**Aim of the task**
Give back all of the data exactly. Leave nothing out.

.....

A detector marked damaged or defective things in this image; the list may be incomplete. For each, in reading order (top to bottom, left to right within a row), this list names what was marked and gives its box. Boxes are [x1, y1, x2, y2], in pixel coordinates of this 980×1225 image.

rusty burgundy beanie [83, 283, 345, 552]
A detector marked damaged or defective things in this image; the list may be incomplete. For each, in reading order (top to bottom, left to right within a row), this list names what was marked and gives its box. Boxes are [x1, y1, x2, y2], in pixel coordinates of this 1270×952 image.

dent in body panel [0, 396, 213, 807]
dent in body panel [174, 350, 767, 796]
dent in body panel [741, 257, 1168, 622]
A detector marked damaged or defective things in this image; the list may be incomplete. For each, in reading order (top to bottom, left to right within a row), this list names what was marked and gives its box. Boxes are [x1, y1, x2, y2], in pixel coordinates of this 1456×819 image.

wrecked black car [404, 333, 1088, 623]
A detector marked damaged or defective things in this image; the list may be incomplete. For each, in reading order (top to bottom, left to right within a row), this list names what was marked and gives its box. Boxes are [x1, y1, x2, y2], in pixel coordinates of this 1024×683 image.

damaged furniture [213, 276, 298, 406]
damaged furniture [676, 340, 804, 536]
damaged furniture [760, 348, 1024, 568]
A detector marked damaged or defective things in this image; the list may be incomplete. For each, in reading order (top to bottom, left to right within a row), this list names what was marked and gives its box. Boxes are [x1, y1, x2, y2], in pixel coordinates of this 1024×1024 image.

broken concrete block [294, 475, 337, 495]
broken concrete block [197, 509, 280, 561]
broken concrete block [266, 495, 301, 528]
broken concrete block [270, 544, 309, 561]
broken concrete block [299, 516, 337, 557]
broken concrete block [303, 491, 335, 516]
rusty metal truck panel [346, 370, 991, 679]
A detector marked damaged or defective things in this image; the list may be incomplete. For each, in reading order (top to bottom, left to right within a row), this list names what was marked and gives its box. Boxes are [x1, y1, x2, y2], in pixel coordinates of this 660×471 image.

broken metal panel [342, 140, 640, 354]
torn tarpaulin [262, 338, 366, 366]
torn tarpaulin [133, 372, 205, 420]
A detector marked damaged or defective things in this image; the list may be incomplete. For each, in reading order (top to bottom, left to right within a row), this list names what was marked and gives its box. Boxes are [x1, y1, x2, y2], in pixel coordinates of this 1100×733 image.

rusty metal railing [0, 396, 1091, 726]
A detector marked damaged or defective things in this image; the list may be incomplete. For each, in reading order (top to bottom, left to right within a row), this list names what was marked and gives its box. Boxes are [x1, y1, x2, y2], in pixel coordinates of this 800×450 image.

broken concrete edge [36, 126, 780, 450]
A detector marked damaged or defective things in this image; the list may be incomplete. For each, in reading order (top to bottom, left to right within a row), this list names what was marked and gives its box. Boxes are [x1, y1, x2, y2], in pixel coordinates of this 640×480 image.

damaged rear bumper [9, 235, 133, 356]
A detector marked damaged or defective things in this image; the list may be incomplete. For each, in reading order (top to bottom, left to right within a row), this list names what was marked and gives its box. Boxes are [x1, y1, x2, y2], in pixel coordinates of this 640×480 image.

.....

**Your response**
A detector marked damaged or defective things in this image; the list may be incomplete. For each, in reading order (top to bottom, left to right within a row), this list names what was marked and gives its box. Boxes are [x1, y1, x2, y2], in pixel coordinates of this 980×1225 image.

rusty burgundy beanie [83, 283, 345, 552]
A detector marked damaged or defective things in this image; the list may be incomplete. For each, in reading order (top to bottom, left to right within a row), this list names what was marked and gives its box. Boxes are [x1, y1, x2, y2], in pixel coordinates of this 1270×952 image.

dent in body panel [0, 396, 213, 807]
dent in body panel [174, 350, 767, 796]
dent in body panel [741, 257, 1168, 622]
A detector marked damaged or defective things in this image; the list may be incomplete. For each, in reading order (top to bottom, left to right within a row), this list names what was marked and gives its box. Boxes are [x1, y1, x2, y2], in pixel coordinates of this 1456×819 image.

wrecked black car [404, 333, 1088, 623]
A detector marked damaged or defective things in this image; the list may be incomplete. For each, in reading order (top to bottom, left to right within a row), this list names what was marked and gives its box. Boxes are [x1, y1, x2, y2], in pixel coordinates of this 1024×683 image.

damaged furniture [213, 276, 298, 406]
damaged furniture [676, 340, 804, 536]
damaged furniture [760, 348, 1024, 568]
A detector marked damaged or defective things in this image; the list may be incomplete. For each, in reading order (top to bottom, left to right within a row), this list names what was marked and gives its box. Boxes are [x1, y1, x2, y2], in pixel coordinates of this 1024×1024 image.

broken concrete block [294, 475, 337, 495]
broken concrete block [197, 509, 280, 561]
broken concrete block [266, 495, 301, 528]
broken concrete block [270, 544, 309, 561]
broken concrete block [299, 516, 337, 557]
broken concrete block [303, 491, 335, 516]
rusty metal truck panel [346, 370, 991, 679]
A detector marked damaged or defective things in this image; the list may be incomplete. For each, in reading order (top to bottom, left to right within a row), this list names what was marked and gives its box. Boxes are [x1, y1, x2, y2], in pixel coordinates of this 660×471 image.

broken metal panel [342, 140, 640, 354]
torn tarpaulin [262, 338, 366, 366]
torn tarpaulin [133, 372, 205, 420]
A detector marked damaged or defective things in this image; the list may be incomplete. For each, in reading order (top to bottom, left to right within a row), this list names what was marked and gives its box. Boxes are [x1, y1, x2, y2], in pixel coordinates of this 1100×733 image.

rusty metal railing [0, 396, 1091, 726]
A detector marked damaged or defective things in this image; the list may be incomplete. For each, in reading order (top to bottom, left to right within a row), this list names what was marked and gives its box. Boxes are [x1, y1, x2, y2], in pixel coordinates of this 800×450 image.

broken concrete edge [36, 126, 780, 450]
A detector marked damaged or defective things in this image; the list may be incomplete. For each, in reading order (top to bottom, left to right within a row), this list names what was marked and gives its box. Boxes are [x1, y1, x2, y2], in pixel coordinates of this 640×480 image.

damaged rear bumper [9, 235, 133, 356]
A detector marked damaged or defective things in this image; the list may be incomplete. For each, in reading order (top to bottom, left to right within a row), this list names what was marked and gives its box. Boxes are [x1, y1, x2, y2], in pixel coordinates of this 640×480 image.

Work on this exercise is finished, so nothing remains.